Правда, здесь имеется замок Ла-Рокка, сооружение с тремя массивными башнями и бастионами на левом берегу реки, в миле от устья. За его стенами расположены радующая глаз площадка для рыцарских поединков и собор Сант'Ауреа, который кардинал Сан-Джорджо и назначенный четыре года назад епископ Остии перестраивает — ибо это не кто иной, как Рафаэль Риарио, — в соответствии со своими придирчивыми требованиями; там часто можно видеть баржи, с которых сходят на берег завербованные обманом или перекупленные у кого-нибудь мастеровые из Рима вместе со своими принадлежностями (кистями, кусками дерева, вином, поскольку местное пить невозможно, и красками). Лагуны живописны, но бесполезны.

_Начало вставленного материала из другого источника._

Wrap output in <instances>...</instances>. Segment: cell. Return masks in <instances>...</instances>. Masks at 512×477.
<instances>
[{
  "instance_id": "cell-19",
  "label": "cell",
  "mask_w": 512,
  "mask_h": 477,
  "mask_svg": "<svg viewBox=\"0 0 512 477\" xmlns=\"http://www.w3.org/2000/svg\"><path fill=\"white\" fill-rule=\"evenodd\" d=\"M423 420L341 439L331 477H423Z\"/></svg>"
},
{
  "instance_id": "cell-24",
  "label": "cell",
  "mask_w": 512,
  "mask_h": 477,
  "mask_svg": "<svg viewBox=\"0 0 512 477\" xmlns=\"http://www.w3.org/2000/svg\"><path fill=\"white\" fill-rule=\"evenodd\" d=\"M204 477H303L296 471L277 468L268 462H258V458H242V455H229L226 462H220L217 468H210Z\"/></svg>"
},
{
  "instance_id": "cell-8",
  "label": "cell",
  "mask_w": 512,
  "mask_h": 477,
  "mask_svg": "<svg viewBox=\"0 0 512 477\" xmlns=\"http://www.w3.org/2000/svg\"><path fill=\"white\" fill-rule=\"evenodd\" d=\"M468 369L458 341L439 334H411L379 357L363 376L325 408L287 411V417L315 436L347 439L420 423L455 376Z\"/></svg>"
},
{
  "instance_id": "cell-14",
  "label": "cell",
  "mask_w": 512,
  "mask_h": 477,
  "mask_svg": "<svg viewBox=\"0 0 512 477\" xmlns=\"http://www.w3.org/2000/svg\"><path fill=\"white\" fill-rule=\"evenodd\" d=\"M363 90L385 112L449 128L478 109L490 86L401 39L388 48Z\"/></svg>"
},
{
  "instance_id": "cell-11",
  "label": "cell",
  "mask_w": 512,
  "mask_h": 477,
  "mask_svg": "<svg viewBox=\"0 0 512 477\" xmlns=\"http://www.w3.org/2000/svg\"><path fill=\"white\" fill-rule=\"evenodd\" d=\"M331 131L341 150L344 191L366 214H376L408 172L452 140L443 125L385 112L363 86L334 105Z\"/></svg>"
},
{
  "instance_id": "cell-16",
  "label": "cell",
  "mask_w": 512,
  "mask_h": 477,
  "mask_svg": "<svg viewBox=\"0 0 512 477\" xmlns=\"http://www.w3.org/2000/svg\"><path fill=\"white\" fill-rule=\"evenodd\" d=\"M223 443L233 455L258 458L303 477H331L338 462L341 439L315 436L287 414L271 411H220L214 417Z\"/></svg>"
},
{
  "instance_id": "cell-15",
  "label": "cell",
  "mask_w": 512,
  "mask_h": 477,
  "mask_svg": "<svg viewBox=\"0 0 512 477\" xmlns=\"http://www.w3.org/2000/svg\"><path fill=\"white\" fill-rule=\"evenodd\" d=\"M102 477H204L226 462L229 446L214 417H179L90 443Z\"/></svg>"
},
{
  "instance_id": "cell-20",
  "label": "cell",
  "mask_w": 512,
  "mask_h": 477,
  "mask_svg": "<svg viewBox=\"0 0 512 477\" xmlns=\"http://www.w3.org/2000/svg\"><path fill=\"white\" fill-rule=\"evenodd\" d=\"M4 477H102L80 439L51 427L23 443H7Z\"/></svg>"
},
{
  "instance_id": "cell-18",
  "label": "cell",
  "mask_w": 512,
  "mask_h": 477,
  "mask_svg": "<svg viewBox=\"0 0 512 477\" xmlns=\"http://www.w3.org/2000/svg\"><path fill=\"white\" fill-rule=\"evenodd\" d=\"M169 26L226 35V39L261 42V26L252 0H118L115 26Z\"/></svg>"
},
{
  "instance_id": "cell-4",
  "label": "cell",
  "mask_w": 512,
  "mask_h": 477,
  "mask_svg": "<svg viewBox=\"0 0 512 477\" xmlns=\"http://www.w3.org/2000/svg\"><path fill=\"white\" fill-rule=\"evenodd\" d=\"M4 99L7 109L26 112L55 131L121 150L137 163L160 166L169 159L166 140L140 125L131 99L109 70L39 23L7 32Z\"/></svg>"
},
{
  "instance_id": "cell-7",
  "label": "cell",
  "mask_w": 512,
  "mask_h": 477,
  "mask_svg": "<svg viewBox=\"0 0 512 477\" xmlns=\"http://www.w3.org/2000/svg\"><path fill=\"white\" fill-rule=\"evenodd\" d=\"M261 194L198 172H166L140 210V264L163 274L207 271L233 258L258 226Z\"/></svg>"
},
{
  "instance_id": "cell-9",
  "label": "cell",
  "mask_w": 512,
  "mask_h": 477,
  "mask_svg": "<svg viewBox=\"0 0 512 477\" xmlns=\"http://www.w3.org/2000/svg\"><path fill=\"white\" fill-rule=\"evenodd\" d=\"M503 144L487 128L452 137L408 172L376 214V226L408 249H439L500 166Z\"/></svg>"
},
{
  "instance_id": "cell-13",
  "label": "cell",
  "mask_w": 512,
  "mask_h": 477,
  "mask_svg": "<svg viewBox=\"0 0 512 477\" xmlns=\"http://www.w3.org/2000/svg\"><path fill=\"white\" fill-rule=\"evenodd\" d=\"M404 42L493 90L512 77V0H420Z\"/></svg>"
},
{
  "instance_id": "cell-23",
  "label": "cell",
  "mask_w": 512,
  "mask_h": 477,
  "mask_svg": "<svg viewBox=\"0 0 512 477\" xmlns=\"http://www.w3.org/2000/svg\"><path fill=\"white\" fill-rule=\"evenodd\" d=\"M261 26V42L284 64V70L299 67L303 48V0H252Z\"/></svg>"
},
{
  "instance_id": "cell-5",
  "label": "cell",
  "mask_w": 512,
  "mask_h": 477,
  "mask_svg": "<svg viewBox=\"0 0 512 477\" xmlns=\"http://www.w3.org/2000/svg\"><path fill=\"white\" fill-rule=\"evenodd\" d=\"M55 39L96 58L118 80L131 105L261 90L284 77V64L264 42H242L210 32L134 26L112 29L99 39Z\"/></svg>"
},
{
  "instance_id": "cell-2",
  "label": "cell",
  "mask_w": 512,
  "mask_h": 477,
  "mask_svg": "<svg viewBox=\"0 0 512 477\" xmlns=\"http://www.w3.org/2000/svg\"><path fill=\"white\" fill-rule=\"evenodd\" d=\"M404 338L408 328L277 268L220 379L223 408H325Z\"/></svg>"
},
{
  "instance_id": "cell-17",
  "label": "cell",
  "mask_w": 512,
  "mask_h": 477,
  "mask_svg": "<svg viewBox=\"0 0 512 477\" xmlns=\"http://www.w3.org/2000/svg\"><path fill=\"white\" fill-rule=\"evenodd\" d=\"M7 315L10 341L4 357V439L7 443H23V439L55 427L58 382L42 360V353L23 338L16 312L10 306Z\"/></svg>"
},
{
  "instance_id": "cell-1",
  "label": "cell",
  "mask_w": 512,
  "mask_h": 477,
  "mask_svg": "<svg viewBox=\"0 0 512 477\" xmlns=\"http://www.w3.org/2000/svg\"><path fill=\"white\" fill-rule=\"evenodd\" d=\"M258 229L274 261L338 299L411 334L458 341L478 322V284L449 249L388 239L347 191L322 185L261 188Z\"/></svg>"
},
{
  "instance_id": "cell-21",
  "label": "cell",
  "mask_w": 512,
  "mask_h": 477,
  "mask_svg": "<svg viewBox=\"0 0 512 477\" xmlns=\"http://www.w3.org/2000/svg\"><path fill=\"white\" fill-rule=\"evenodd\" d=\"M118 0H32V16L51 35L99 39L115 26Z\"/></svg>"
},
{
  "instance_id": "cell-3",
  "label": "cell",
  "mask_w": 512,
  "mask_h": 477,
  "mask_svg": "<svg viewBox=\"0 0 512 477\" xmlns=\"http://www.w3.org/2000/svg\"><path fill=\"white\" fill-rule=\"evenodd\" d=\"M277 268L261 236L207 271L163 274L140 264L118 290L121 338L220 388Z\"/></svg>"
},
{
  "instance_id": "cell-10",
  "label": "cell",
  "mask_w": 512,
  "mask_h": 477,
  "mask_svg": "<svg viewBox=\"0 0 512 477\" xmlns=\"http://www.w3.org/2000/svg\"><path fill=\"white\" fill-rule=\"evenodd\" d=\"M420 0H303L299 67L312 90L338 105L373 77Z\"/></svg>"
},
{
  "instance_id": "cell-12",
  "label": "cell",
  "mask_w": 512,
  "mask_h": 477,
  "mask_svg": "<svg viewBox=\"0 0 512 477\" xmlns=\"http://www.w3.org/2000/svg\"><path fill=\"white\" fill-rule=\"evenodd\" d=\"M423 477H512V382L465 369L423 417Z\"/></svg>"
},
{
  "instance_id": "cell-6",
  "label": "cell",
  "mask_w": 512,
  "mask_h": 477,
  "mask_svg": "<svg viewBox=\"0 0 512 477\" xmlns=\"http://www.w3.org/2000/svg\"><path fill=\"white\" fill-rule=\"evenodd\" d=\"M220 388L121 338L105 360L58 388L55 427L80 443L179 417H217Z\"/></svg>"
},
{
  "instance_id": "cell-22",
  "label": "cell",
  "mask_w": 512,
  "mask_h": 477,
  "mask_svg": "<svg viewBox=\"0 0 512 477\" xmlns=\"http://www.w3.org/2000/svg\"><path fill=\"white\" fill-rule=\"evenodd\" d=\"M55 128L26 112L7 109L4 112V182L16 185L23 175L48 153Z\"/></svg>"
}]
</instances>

Дальше взгляду открывается побережье, извилистое и словно выкошенное слева. Разбредающиеся ряды домиков собираются воедино у берега реки, выходя на вторую пристань, где еще больше барж, барок, гребных лодок и пирог — суда толкутся, отвоевывая себе место для швартовки. Морские причалы задыхаются не так сильно; сараи и склады стоят под странными углами друг к другу, сопровождаемые флотилиями мелких лачуг. Заостряющийся треугольник земли оструган и втиснут между Тибром и Тирренским морем, которые встречаются здесь и молотят друг друга поверх врезающегося в воду клочка слякотной суши. Дорога из Рима, равно как и сама Остия, резко обрывается у таверны, вклиненной в этот последний уголок земли и известной среди местных как «Последний вдох». Дальше нет ничего, кроме воды.

Посмотрите налево: гавань. Здесь покачиваются корабли — в прибрежных помоях, в зеленой зыбкой слякоти, где размягченные гниением рыбины выставляют напоказ свое белое брюхо среди вздымающейся лужайки водорослей. А корабли? Их два, если быть точными. Сардинный флот убыл, и причалы засыпаны отбросами: кучами рыбьей чешуи, холмиками разнообразного мусора, испускающими пар «блюдами» тушеных монстров, снабженных усиками и отростками, с их желтоватыми и багровыми выделениями. Бесполезная рыба. От нее отказываются даже самые завзятые отказники. Никому не нужный мусор.

Дон Антонио Серон тщательно выбирал, куда ставить ноги, обутые в лакированные туфли с оловянными пряжками, кожа которых, темно-багровая, словно нос пьяницы, и тугая, словно колбасная шкурка, поскрипывала и натирала ему мозоли, — это он маневрировал между флегматичными швартовными тумбами и маслянистыми питонами канатов, настороженно следя за тем, чтобы не вляпаться в пакостную, паскудную, поганую портовую грязь. Он прошел мимо гордого брига «Аллилуйя», ныне главным образом используемого для хранения дров начальника гавани, мимо пустых кнехтов для сардинных суденышек, мимо личинок, питающихся медузами, и чаек, питающихся личинками, — ничто не измазало его сияющих туфель, когда он сошел на пирс, вдававшийся в море на десять, двадцать, пятьдесят футов, вздымаясь, возносясь, падая, проваливаясь… Там пирс и обрывался, легонько покачивая планками, так что казалось, будто после долгого деревянного икания был отрыгнут корабль.